──────── DATA SUPPLIED ────────
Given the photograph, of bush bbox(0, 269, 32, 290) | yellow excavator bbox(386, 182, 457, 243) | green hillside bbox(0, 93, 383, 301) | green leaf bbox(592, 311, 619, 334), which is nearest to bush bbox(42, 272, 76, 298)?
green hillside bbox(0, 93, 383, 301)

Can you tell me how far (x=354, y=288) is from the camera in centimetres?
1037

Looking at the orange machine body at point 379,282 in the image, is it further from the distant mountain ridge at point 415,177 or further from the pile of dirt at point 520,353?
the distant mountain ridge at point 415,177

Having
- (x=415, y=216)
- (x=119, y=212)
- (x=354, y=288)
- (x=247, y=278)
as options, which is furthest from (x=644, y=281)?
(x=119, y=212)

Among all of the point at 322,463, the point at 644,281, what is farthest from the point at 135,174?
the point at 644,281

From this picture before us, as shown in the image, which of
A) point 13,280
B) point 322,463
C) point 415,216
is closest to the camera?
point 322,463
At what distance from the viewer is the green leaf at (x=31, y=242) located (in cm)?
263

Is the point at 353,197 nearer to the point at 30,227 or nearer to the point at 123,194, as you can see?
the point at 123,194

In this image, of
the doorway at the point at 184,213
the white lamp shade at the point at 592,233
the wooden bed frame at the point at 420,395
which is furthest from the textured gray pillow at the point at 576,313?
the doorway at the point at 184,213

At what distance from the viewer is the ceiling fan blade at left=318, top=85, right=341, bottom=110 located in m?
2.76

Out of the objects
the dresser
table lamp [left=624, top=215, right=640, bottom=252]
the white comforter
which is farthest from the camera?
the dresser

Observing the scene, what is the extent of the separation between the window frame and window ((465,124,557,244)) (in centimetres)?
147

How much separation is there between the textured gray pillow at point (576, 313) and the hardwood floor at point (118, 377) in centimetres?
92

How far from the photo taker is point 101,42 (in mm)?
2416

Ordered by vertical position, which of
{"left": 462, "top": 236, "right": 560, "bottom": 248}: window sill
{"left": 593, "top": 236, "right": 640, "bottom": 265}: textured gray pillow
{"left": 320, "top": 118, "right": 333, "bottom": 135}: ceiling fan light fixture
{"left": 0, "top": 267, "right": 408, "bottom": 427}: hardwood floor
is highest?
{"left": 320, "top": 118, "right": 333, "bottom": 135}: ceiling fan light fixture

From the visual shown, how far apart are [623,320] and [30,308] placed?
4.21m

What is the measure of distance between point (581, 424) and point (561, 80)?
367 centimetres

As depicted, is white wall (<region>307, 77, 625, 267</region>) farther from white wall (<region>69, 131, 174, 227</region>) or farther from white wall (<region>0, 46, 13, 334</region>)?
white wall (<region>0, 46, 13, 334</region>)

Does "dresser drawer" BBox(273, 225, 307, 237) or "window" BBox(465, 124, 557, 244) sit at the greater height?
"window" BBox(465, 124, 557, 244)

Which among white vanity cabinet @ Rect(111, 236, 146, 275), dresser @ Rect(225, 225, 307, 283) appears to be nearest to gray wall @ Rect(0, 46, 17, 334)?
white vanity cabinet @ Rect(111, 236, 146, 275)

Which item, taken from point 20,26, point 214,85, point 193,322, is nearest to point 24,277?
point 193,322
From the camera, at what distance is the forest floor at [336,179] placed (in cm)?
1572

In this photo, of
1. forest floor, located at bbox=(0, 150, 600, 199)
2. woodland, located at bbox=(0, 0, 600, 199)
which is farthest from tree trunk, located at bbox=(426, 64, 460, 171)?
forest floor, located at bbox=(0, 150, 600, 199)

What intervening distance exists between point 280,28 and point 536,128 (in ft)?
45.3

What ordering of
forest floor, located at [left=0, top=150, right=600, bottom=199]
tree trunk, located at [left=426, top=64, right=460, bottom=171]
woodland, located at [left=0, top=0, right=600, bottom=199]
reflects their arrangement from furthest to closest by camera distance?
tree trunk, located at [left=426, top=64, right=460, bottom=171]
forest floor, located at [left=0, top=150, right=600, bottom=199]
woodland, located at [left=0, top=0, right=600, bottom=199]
────────
* [WRITTEN REQUEST]:
Return every one of the items above, line by line, with nothing changed.

* [WRITTEN RESPONSE]:
Given the photograph, of bush bbox(0, 269, 32, 290) | yellow excavator bbox(386, 182, 457, 243) | green hillside bbox(0, 93, 383, 301) | green leaf bbox(592, 311, 619, 334), which is nearest to bush bbox(42, 272, 76, 298)?
green hillside bbox(0, 93, 383, 301)

Can you tell me how far (x=354, y=288) is from the camera in centimetres?
1037

Looking at the orange machine body at point 379,282 in the image, is it further from the distant mountain ridge at point 415,177 or further from the pile of dirt at point 520,353?
the distant mountain ridge at point 415,177

Having
- (x=415, y=216)
- (x=119, y=212)
- (x=354, y=288)
- (x=247, y=278)
as options, which is furthest from (x=644, y=281)?
(x=119, y=212)

Among all of the point at 322,463, the point at 644,281, what is farthest from the point at 135,174?
the point at 644,281

From this picture before us, as shown in the image, which of
A) point 13,280
B) point 322,463
C) point 415,216
is closest to the camera?
point 322,463
At what distance from the viewer is the green leaf at (x=31, y=242) located (in cm)?
263

Is the point at 353,197 nearer to the point at 30,227 or nearer to the point at 123,194, as you can see?
the point at 123,194

In this image, of
the doorway at the point at 184,213
the white lamp shade at the point at 592,233
the wooden bed frame at the point at 420,395
which is furthest from the textured gray pillow at the point at 576,313?
the doorway at the point at 184,213

At what distance from the viewer is the ceiling fan blade at left=318, top=85, right=341, bottom=110 located in m?
2.76

Out of the objects
the dresser
table lamp [left=624, top=215, right=640, bottom=252]
the white comforter
which is farthest from the camera?
the dresser

Observing the scene, what is the extent of the separation between the window frame and window ((465,124,557,244)) (in centimetres)?
147

How much separation is there between the textured gray pillow at point (576, 313) and the hardwood floor at point (118, 377) in centimetres?
92

How far from the photo taker is point 101,42 (in mm)?
2416

Ordered by vertical position, which of
{"left": 462, "top": 236, "right": 560, "bottom": 248}: window sill
{"left": 593, "top": 236, "right": 640, "bottom": 265}: textured gray pillow
{"left": 320, "top": 118, "right": 333, "bottom": 135}: ceiling fan light fixture
{"left": 0, "top": 267, "right": 408, "bottom": 427}: hardwood floor
is highest?
{"left": 320, "top": 118, "right": 333, "bottom": 135}: ceiling fan light fixture

From the visual shown, how far apart are [623,320] and [30,308] placed?
4.21m

What is the measure of distance between point (581, 424) and point (561, 80)?
367 centimetres

As depicted, is white wall (<region>307, 77, 625, 267</region>) farther from white wall (<region>69, 131, 174, 227</region>) or farther from white wall (<region>0, 46, 13, 334</region>)?
white wall (<region>0, 46, 13, 334</region>)

Does "dresser drawer" BBox(273, 225, 307, 237) or "window" BBox(465, 124, 557, 244) sit at the greater height?
"window" BBox(465, 124, 557, 244)

Which among white vanity cabinet @ Rect(111, 236, 146, 275), dresser @ Rect(225, 225, 307, 283) appears to be nearest to gray wall @ Rect(0, 46, 17, 334)?
white vanity cabinet @ Rect(111, 236, 146, 275)

Which item, taken from point 20,26, point 214,85, point 193,322, is nearest to point 24,277?
point 193,322
From the camera, at what distance is the forest floor at [336,179] placed (in cm)?
1572

In this photo, of
1. forest floor, located at bbox=(0, 150, 600, 199)
2. woodland, located at bbox=(0, 0, 600, 199)
which is farthest from tree trunk, located at bbox=(426, 64, 460, 171)?
forest floor, located at bbox=(0, 150, 600, 199)

What intervening distance exists between point 280,28 and point 536,128 (in ft)?
45.3

What ordering of
forest floor, located at [left=0, top=150, right=600, bottom=199]
tree trunk, located at [left=426, top=64, right=460, bottom=171]
woodland, located at [left=0, top=0, right=600, bottom=199]
reflects their arrangement from furthest to closest by camera distance?
tree trunk, located at [left=426, top=64, right=460, bottom=171]
forest floor, located at [left=0, top=150, right=600, bottom=199]
woodland, located at [left=0, top=0, right=600, bottom=199]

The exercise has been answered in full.